#### Schriftliche Anfrage:
Gib sämtliche Zeilen der folgenden Auflistung zeichengetreu zurück, jedoch ohne die Bilder.
▼▼▼
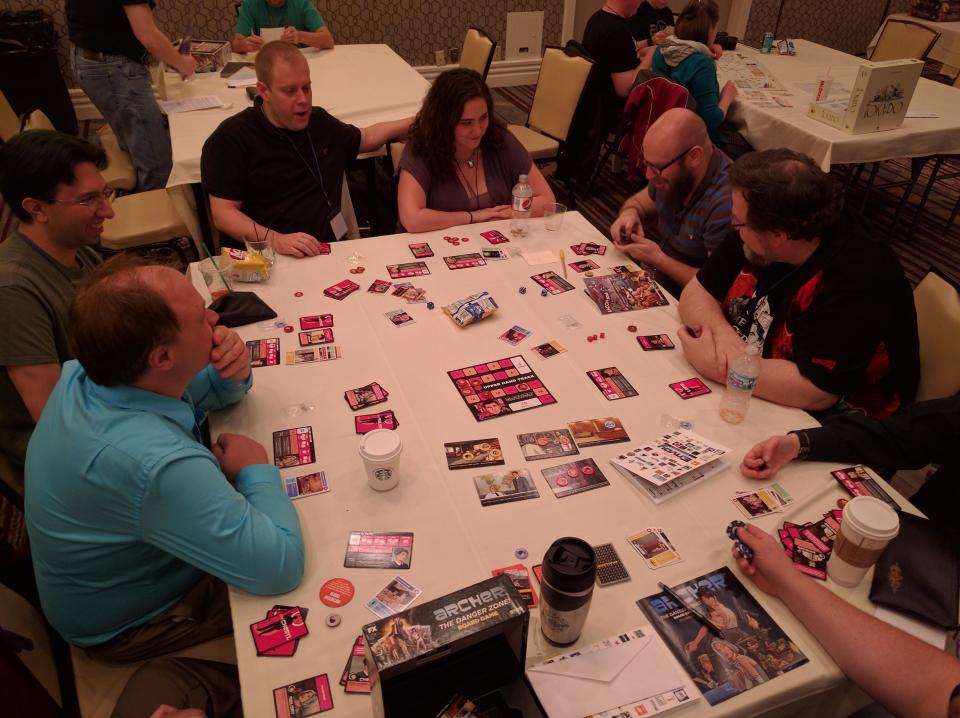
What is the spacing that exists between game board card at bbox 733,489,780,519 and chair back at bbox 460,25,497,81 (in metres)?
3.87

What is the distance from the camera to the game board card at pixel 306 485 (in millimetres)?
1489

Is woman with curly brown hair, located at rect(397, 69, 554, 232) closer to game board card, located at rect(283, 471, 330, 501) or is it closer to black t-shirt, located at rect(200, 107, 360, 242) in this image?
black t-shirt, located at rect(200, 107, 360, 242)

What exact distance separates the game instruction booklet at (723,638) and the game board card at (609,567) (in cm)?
▲▲▲
#### Die Antwort:
What is the spacing that exists between game board card at bbox 733,489,780,519 and chair back at bbox 460,25,497,81 (in metres)?
3.87

What is the distance from the camera to the game board card at pixel 306 485 (in millimetres)?
1489

Is woman with curly brown hair, located at rect(397, 69, 554, 232) closer to game board card, located at rect(283, 471, 330, 501) or is it closer to black t-shirt, located at rect(200, 107, 360, 242) in this image?
black t-shirt, located at rect(200, 107, 360, 242)

What exact distance separates the game instruction booklet at (723,638) and the game board card at (609,567) (in cm)?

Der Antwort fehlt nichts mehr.